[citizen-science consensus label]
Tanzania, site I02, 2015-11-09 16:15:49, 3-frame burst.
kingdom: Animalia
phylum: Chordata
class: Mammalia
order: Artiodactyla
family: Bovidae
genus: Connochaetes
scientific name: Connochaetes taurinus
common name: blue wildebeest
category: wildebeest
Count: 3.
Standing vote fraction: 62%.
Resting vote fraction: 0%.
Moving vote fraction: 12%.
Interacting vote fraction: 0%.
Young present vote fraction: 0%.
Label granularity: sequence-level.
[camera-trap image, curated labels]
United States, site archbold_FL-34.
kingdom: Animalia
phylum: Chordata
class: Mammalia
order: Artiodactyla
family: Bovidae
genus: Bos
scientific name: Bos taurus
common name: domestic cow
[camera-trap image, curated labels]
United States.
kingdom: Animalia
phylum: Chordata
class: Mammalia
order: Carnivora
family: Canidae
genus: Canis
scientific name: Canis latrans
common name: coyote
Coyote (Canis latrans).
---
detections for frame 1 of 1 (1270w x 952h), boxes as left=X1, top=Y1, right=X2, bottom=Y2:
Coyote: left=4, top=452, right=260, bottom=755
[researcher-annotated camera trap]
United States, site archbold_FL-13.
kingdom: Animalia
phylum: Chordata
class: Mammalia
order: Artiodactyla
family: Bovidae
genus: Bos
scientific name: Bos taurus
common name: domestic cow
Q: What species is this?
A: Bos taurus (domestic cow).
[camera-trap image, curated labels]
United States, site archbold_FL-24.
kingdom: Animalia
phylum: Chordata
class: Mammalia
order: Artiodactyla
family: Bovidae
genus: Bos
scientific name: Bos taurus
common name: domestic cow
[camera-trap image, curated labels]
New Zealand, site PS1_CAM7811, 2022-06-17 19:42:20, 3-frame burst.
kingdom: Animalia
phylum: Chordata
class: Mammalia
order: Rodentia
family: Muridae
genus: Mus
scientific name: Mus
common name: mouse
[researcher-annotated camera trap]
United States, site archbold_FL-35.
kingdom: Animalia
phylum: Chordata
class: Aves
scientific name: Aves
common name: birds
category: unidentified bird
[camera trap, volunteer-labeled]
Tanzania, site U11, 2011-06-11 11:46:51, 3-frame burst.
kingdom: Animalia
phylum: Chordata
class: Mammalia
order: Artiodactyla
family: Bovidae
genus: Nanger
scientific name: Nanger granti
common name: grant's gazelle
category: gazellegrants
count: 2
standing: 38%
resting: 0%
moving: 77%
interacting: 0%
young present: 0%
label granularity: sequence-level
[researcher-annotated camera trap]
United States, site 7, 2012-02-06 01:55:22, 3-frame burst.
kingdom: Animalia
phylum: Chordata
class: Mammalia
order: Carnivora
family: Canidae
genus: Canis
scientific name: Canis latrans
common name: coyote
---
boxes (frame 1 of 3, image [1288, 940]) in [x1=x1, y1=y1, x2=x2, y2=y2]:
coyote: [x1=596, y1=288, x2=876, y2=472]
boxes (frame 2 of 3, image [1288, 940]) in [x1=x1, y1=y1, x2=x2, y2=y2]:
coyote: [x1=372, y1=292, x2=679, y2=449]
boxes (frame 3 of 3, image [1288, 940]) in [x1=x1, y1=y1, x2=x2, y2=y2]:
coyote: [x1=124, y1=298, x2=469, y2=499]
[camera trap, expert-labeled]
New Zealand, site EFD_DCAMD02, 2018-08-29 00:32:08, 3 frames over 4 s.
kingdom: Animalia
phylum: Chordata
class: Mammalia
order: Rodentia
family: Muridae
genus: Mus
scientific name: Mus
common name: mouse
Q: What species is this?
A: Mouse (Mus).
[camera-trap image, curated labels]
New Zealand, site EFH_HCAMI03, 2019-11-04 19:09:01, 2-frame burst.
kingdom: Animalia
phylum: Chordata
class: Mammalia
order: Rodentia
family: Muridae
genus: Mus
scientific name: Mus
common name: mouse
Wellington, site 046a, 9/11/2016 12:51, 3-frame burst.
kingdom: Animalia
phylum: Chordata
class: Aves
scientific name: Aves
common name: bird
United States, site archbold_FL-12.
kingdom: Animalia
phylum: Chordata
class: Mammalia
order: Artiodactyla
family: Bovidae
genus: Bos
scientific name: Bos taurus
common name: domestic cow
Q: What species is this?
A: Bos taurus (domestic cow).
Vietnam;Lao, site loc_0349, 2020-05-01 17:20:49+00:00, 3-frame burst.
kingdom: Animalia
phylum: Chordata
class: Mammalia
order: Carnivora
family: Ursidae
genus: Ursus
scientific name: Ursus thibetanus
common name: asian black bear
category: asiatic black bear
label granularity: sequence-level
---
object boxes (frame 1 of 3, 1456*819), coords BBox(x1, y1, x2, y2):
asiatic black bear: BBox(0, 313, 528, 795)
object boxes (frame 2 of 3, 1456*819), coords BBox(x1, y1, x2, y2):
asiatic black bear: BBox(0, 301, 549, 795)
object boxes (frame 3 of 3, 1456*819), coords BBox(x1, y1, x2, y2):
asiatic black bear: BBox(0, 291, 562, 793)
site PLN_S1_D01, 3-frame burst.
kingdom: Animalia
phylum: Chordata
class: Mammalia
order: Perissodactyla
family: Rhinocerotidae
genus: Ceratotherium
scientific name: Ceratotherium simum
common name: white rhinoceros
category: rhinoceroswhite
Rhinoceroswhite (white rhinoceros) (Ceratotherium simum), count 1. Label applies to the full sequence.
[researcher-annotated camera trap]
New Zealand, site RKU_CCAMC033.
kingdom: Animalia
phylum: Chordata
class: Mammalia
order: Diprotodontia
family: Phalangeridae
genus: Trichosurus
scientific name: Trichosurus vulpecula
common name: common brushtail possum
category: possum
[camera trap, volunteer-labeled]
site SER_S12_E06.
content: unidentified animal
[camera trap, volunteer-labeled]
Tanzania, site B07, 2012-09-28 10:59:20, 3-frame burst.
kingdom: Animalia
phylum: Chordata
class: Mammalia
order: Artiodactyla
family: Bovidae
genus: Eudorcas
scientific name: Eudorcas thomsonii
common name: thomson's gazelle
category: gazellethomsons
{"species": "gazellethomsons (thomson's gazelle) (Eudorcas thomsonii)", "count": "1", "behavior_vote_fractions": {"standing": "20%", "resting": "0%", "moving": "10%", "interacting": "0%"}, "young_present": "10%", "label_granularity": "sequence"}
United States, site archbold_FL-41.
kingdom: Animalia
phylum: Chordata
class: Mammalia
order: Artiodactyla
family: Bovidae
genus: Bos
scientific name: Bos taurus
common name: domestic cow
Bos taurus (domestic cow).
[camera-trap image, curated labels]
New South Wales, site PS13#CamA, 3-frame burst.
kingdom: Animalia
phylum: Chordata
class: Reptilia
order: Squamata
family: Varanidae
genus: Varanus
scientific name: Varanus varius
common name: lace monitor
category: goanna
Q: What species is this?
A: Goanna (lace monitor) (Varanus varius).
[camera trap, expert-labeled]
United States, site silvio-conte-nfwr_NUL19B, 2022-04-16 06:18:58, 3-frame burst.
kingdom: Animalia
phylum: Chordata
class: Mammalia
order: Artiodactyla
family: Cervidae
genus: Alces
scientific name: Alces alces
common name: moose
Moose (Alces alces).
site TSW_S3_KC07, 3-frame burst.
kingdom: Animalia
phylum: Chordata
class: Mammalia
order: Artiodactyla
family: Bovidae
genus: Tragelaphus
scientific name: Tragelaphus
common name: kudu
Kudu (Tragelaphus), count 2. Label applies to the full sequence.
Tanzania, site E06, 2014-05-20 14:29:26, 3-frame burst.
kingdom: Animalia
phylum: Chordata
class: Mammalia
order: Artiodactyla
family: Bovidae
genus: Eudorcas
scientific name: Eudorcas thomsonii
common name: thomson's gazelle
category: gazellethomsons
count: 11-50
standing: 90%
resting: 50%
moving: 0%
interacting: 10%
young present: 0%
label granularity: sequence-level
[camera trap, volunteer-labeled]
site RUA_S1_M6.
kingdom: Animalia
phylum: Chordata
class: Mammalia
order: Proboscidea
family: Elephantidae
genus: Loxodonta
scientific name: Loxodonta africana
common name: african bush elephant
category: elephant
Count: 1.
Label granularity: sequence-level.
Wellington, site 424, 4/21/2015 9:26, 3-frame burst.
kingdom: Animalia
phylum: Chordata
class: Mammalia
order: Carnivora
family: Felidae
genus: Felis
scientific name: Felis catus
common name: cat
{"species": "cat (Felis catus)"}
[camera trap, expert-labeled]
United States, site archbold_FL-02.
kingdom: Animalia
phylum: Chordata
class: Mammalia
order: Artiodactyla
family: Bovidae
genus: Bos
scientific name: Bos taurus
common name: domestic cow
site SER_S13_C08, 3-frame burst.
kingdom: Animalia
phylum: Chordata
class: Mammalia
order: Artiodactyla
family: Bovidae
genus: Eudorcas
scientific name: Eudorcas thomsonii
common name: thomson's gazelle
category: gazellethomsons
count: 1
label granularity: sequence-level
____
**What you are asked to do**
Go through the entries and copy every line that has "States".

**Task answer**
United States, site archbold_FL-34.
United States.
United States, site archbold_FL-13.
United States, site archbold_FL-24.
United States, site archbold_FL-35.
United States, site 7, 2012-02-06 01:55:22, 3-frame burst.
United States, site archbold_FL-12.
United States, site archbold_FL-41.
United States, site silvio-conte-nfwr_NUL19B, 2022-04-16 06:18:58, 3-frame burst.
United States, site archbold_FL-02.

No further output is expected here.